One such transmission was, in fact, a fully articulated language. Aptly named Lingua Ignota or “Unknown Language,” it comprised a lexicon of around 1,000 words and endures today in the form of two manuscripts, which, judging by their zoological, medicinal, and botanical illustrations, appear to be scientific treatises. Hildegard also wrote several such treatises in Latin, most notably Physica, a nine-volume body of work establishing the consanguinity of mankind and the natural world through an intricate observation of their shared elemental composition (earth, air, fire, and water) as well as the shared qualities of heat, cold, dryness, and humidity.

Hildegard produced all of her scientific work under the guidance of the “living light.” While most would link intuitive creation to an artistic gesture, Hildegard’s intuition was medicinal, botanical— she is considered by many as a pioneer of natural medicine and scientific natural history—but also political; in her illustrations from Scivias, she likens the cosmos to a vulva, and her writings detail, with disconcerting audacity for her time (and, frankly, ours), the creative and destructive potential of feminine energy, which she viewed as a sacred and primordial principle of universal life. She also repeatedly and publicly criticized the church for suppressing this energy at a time when such opposition, particularly from a lower-class woman, would have served as grounds for immediate execution. (It is worth noting that in order to stand firm in her beliefs without risking her life, Hildegard instrumentalized the ontological disdain for her gender by savvily emphasizing that her genius was the sheer result of intuitive, divine intelligence, for which she merely acted as a portal, and over which she claimed no ownership; proof of this creative synergy was abundant in her work. And while she, a self-described “feeble woman,” could have easily had her limbs torn off for her incendiary claims, the superior intelligence coursing through her remained untouchable.)

In Hildegard’s creative prowess, intuitive intelligence found a prism through which to express its countless shades: some lyrical and prophetic, others enciphered and methodic. The enigma of Hildegard’s Lingua Ignota, its symbolism, still-encrypted sapience, and linguistic methodology echo those of the perplexing Voynich manuscript—a mysterious 240-page codex written in a constructed language during the Italian Renaissance, discovered by a Polish book dealer in 1912, and today owned by Yale University. For decades, codebreakers, linguists, and cryptographers tried to crack it, in vain. It appears that logocentric research can’t do much to hack the languages and possibilities of intuitive intelligence.

In fact, I’d argue, intuition alone can hack its own mystery.

So then, allow me to return to my original question: What if the “proof” and answers we are seeking have been there all along— and we just observed them through the wrong lens?

Intuitive intelligence endows us with a capacity to retrieve our collective and individual purpose and bend our own destiny, the tender ooze of life and death, pleasure and pain, birth and destruction, into an energetic canvas of utopic firmament.
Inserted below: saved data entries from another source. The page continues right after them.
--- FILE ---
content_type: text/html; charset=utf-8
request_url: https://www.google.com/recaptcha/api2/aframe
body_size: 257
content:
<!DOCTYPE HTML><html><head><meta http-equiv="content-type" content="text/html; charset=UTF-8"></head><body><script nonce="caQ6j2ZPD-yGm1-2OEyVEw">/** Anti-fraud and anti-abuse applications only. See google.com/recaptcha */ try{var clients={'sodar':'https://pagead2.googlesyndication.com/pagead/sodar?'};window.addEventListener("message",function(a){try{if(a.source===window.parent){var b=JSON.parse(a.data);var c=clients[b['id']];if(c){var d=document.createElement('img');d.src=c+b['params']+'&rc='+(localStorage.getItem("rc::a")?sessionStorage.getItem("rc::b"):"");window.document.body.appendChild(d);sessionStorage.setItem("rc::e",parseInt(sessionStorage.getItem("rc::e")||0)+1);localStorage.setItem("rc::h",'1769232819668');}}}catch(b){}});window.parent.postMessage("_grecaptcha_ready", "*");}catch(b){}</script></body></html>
Utopic needn’t mean “bucolic” nor “ideal” here, but simply true to the life-affirming potential of our biological and spiritual blueprint.

The force of intuition is precious because it supersedes us while revealing the generative magic nestled in our hearts and tissues. A willful, if humble, reclamation of its hidden wealth and the miracles it promises may well help revive our imaginative engines—and, perhaps, spare us an apocalyptic dawn.